Alexander Campbell: "The Baptist denomination in all ages and all countries has been, as a body, the constant asserters of the rights of man and the liberty of conscience. They have often been persecuted by Pedobaptists; but they never politically persecuted, though they have had it in their power."
(Alexander Campbell on Baptism, p. 409, editions 1851, 1853).
"Clouds of witnesses attest the fact, that before the reformation from popery, and from the apostolic age, to the present time, the sentiments of Baptists, and the practice of Baptism have had a continuous chain of advocates, and public monuments of their existence in every century can be produced ."
(Campbell - McCalla Debate, p. 378).
"The Baptists can trace their origin to apostolic times, and can produce unequivocal testimony of their existence in every century can be produced."
(Campbell's Debate with Walker).
Benjamin Franklin, a minister, "If popery were born too late, or it is too young, to be the true 'church' [assembly], what shall we say of those communions born in the past three centuries? They are all too young, by largely more than a thousand years. No 'church' [assembly] that has come into existence since the death of the apostles can be the 'church' [assembly] of the living God."
John O. Ridpath, Methodist, Historian: "I should not readily admit that there was a Baptist 'church' [assembly] as far back as A.D. 100, though without doubt there were Baptists then, as all Christians were then Baptists."
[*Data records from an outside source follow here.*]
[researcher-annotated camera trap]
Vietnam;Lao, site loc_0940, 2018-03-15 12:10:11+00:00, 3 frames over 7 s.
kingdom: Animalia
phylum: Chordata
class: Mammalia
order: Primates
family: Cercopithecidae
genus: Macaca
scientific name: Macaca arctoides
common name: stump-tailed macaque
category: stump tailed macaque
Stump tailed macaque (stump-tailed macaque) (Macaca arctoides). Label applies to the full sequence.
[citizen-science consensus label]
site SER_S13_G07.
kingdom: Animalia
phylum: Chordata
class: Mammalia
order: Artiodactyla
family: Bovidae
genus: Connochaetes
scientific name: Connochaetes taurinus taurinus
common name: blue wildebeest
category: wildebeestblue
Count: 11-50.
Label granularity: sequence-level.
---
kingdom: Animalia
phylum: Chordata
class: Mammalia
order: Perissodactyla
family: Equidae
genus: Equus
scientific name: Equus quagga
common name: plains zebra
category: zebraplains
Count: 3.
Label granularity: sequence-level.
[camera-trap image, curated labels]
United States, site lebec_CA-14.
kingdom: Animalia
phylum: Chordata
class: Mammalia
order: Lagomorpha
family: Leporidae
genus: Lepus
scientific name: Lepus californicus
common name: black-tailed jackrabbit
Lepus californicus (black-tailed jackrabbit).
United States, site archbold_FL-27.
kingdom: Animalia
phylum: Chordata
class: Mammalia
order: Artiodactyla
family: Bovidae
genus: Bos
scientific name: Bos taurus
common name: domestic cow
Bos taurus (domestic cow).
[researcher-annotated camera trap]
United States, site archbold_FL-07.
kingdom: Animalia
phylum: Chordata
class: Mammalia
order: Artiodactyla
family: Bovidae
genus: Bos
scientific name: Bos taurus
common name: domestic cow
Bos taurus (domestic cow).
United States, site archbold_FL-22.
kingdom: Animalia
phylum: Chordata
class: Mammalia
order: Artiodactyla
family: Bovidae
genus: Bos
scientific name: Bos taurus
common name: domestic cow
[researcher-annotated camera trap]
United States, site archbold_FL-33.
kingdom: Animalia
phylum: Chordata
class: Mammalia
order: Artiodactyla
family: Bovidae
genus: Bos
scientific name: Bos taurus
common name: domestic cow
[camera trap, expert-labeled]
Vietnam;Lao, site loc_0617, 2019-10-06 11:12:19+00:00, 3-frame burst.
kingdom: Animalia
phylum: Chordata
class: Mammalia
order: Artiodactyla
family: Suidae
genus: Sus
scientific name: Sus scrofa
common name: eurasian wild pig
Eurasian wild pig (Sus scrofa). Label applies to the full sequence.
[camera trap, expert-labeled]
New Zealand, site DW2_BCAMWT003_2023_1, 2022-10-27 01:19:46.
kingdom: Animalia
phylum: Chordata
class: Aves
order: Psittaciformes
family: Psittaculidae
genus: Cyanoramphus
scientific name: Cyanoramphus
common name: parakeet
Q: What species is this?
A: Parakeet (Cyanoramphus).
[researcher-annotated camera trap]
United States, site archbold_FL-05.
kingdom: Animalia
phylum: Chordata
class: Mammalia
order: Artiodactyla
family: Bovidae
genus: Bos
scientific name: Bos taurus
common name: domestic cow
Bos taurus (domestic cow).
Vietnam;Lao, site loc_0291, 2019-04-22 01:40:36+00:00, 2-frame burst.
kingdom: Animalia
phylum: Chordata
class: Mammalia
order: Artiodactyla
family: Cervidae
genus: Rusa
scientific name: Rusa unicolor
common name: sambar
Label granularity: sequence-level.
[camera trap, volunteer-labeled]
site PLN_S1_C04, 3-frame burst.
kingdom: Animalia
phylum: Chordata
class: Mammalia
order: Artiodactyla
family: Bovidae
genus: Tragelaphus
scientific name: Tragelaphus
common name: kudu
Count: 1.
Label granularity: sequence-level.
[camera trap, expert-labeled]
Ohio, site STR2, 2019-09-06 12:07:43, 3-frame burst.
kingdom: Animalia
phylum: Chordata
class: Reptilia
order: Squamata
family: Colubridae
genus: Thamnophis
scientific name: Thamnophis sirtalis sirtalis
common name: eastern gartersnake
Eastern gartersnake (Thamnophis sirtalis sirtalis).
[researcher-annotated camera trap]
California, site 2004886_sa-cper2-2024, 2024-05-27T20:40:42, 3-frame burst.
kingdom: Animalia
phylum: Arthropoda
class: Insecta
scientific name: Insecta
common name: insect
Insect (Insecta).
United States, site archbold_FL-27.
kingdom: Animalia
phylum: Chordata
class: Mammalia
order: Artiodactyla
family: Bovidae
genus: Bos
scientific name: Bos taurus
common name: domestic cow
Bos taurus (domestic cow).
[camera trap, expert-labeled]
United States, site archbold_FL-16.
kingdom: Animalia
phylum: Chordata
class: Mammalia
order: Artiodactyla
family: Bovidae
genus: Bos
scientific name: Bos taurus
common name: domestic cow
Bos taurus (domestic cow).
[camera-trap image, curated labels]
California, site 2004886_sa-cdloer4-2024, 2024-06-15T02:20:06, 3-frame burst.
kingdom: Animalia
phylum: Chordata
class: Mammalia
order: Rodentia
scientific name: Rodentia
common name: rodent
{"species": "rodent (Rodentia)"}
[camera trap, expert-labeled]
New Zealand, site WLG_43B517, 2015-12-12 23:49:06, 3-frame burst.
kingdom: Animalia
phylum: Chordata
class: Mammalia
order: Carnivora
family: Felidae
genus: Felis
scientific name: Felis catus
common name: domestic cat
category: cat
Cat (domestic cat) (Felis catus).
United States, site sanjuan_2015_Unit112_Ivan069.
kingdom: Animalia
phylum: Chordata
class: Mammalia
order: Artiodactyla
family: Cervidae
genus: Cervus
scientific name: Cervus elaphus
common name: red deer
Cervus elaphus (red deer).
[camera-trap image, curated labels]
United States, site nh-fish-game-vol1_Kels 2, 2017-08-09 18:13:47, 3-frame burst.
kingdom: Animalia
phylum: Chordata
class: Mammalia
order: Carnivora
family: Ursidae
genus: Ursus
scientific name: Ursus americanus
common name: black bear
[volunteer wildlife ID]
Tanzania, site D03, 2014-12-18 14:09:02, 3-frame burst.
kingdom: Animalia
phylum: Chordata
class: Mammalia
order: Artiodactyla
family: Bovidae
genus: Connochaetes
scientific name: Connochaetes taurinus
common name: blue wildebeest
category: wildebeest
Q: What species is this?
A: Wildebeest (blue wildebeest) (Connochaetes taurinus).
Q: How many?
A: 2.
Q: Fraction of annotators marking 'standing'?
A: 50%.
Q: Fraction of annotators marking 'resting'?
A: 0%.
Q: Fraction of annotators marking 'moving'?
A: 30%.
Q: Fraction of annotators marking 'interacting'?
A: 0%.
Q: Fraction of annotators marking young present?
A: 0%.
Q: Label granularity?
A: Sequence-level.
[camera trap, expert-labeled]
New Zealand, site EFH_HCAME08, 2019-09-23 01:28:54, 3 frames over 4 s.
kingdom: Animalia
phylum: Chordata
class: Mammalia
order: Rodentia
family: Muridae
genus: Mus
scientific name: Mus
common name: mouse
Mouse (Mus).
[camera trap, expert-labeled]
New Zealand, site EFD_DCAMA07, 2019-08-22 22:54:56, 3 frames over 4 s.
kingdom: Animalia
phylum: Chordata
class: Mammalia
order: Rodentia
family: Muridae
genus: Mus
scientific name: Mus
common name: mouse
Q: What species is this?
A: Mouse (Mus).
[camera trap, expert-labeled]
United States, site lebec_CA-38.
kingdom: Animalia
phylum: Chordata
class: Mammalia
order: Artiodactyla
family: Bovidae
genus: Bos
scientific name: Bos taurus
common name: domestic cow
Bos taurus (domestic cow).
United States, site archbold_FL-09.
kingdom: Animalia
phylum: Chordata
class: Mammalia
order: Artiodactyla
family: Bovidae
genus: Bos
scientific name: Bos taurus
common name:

(Jarrell's "Church Perpetuity," p. 69).
Cardinal Hosius, a Catholic dignitary, spoke these words at the Council of Trent, A.D. 1554: "If the truth of a religion were to be judged by the readiness and cheerfulness which a man of any sect shows in suffering, then the opinions and persuasions of no sect can be truer or surer than those of the Ana-Baptists; since there have been none for these twelve hundred years past that have been more grievously punished."
(G. H. Orchard, A Concise History of Baptists, 1838, p. 364.)